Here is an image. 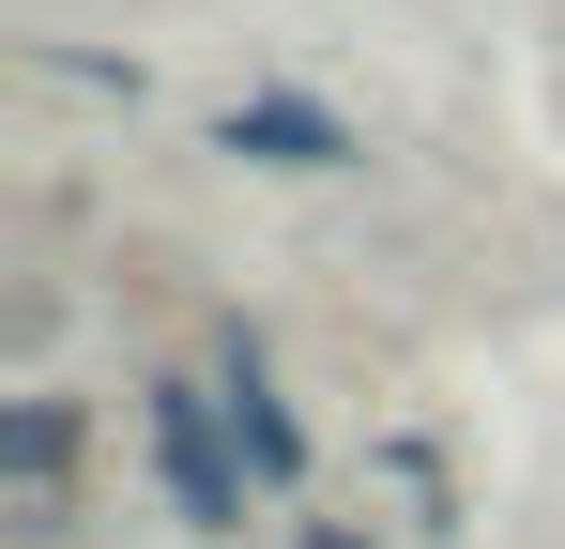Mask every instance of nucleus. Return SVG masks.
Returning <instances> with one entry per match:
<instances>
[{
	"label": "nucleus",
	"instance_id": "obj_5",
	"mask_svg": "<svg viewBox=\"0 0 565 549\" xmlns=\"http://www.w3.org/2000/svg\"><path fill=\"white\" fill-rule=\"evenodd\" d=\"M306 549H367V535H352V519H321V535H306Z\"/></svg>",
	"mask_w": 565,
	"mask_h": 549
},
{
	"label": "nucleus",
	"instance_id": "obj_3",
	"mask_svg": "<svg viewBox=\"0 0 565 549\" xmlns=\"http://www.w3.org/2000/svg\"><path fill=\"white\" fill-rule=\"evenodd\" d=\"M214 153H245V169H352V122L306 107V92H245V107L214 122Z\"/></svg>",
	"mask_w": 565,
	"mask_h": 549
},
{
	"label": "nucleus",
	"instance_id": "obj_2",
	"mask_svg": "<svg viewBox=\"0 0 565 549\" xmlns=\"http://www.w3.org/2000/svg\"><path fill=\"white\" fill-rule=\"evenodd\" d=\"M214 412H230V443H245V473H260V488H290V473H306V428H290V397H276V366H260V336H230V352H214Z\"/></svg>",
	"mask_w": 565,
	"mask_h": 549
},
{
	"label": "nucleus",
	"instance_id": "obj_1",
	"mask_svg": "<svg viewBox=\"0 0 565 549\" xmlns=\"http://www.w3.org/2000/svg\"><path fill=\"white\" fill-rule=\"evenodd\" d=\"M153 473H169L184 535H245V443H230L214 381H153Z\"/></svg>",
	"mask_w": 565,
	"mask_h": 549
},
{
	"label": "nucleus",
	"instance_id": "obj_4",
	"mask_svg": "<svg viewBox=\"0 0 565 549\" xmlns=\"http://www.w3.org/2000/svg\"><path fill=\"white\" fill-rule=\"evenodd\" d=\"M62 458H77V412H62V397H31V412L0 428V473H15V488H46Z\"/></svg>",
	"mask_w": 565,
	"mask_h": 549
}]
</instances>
* * * * * * * * *
How many lines in the data above contain the string "path"? Case counts; reply with the number alone.

— Solution —
5